WHAT YOU NEED TO DO => Reprint the lines below as they are, minus the pictures.

Start of INPUT DATA

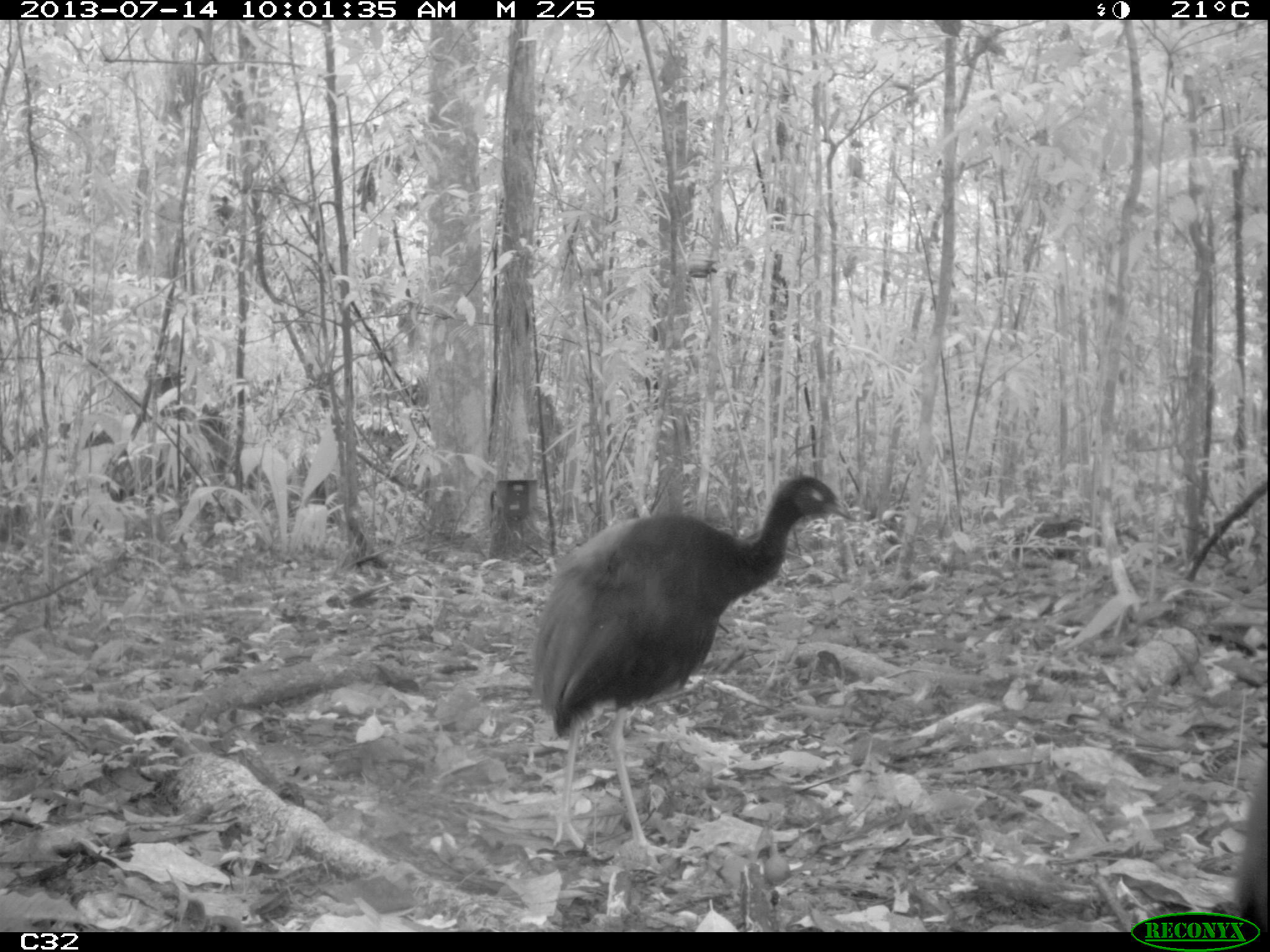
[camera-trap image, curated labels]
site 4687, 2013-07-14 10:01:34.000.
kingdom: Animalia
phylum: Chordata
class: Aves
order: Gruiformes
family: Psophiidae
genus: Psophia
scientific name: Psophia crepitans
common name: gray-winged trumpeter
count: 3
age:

End of INPUT DATA

ANSWER SPACE =>
[camera-trap image, curated labels]
site 4687, 2013-07-14 10:01:34.000.
kingdom: Animalia
phylum: Chordata
class: Aves
order: Gruiformes
family: Psophiidae
genus: Psophia
scientific name: Psophia crepitans
common name: gray-winged trumpeter
count: 3
age:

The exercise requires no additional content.